Carences et inégalités
Dans le système éducatif français l’orientation a longtemps été un outil pour assurer le tri des meilleurs et éliminer ceux qui étaient jugés moins bons. Or, comme le remarque le rapport, la sélection opérée était et reste marquée par des inégalités de genre et sociales. Une hiérarchie scolaire implicite s’est bien installée dans le système éducatif qui entre en contradiction avec le discours sur l’égalité des voies de réussite . » Les constats établis dans ce rapport mettent à mal l’idée d’une « orientation choisie » pour tous. Nonobstant de réelles avancées en matière d’information, de développement d’outils et de dispositifs d’accompagnement des élèves et des étudiants ou encore de lutte contre le décrochage, comment expliquer la permanence de choix d’orientation aussi genrés ? Comment comprendre la concentration des élèves et des étudiants dans quelques formations sans lien avec l’offre existante ? Comment interpréter la présence d’inégalités territoriales importantes en matière d’offre de formation ? », dit le rapport.

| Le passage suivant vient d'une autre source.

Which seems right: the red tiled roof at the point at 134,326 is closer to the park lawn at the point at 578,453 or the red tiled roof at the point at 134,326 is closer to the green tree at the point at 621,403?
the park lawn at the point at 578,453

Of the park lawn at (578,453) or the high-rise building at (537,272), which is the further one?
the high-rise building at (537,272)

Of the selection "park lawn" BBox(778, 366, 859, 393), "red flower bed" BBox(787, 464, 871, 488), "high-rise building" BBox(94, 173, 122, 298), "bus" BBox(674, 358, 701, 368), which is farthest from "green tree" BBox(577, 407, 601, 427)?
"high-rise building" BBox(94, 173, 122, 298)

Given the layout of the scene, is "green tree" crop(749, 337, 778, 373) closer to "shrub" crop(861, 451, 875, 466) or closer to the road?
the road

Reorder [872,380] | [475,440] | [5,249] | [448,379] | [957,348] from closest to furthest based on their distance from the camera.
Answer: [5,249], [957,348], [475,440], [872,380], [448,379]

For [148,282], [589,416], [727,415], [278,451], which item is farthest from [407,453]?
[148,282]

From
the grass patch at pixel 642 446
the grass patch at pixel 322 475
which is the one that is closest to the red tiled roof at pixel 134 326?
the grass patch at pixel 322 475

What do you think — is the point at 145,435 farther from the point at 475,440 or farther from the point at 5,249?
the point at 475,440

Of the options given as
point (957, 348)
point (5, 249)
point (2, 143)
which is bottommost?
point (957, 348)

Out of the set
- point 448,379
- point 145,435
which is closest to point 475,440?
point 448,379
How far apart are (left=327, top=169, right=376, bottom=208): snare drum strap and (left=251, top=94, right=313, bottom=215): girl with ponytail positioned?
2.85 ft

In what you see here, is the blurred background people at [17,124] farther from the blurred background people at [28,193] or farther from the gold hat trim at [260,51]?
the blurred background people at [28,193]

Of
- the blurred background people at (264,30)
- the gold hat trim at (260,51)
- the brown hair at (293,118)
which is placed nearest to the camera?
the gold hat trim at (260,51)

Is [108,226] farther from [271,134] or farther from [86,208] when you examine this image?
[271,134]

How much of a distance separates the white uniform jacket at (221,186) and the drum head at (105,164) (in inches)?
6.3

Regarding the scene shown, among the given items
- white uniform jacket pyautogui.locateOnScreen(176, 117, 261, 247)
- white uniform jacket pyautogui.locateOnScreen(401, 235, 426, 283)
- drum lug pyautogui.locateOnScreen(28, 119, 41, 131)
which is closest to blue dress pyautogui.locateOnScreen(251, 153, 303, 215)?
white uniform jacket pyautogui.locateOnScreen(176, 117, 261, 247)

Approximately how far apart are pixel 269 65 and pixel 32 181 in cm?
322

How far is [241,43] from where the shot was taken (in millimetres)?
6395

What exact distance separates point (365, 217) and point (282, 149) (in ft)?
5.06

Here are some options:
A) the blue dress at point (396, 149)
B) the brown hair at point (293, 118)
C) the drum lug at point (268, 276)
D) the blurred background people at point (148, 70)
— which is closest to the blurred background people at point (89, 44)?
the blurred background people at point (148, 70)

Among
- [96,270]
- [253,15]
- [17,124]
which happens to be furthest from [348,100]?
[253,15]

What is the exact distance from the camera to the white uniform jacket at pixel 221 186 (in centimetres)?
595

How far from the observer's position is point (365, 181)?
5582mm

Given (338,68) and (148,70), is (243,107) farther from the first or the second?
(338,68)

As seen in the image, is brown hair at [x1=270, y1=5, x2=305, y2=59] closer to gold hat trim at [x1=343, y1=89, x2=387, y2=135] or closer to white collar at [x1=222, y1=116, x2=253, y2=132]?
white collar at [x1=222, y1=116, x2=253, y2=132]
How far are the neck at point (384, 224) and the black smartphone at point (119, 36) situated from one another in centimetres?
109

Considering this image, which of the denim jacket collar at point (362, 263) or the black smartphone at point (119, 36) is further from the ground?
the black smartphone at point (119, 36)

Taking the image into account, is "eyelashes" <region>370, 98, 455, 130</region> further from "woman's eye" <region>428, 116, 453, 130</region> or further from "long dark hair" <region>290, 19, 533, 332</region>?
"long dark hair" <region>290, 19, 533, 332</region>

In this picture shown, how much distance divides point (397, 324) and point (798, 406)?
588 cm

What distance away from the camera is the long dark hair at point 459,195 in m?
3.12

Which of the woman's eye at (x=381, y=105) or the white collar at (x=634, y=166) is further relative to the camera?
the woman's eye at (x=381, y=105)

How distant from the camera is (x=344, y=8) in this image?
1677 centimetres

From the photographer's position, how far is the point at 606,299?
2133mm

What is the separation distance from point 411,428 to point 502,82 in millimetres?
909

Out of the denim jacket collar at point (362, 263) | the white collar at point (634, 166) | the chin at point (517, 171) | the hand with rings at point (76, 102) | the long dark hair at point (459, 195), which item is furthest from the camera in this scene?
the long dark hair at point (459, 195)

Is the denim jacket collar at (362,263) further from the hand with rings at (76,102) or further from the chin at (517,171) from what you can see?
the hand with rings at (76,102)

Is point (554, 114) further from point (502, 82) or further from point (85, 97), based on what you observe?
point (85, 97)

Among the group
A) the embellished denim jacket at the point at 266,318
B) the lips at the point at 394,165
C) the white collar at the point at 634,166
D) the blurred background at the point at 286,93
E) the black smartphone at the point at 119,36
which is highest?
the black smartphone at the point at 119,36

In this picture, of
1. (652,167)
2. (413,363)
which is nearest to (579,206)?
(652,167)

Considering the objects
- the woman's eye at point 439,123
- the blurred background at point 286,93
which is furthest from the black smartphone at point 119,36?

Le rapport souligne aussi les carences dans le dispositif d’orientation. » Malgré l’existence d’initiatives locales encourageantes qu’il convient de recenser et de diffuser, l’absence d’une coordination effective des différents acteurs et la faible lisibilité des stratégies mises en oeuvre au sein des établissements conduisent à reléguer à la périphérie du système une question pourtant centrale dans le cadre de la construction des parcours. Ainsi, tout en reconnaissant le rôle des professeurs principaux et des psy-EN dans le secondaire et des SCUIO-IP dans le supérieur, nombre d’élèves et d’étudiants continuent de nourrir leur « projet d’orientation » et leur « projet professionnel » au seul sein de la sphère familiale ».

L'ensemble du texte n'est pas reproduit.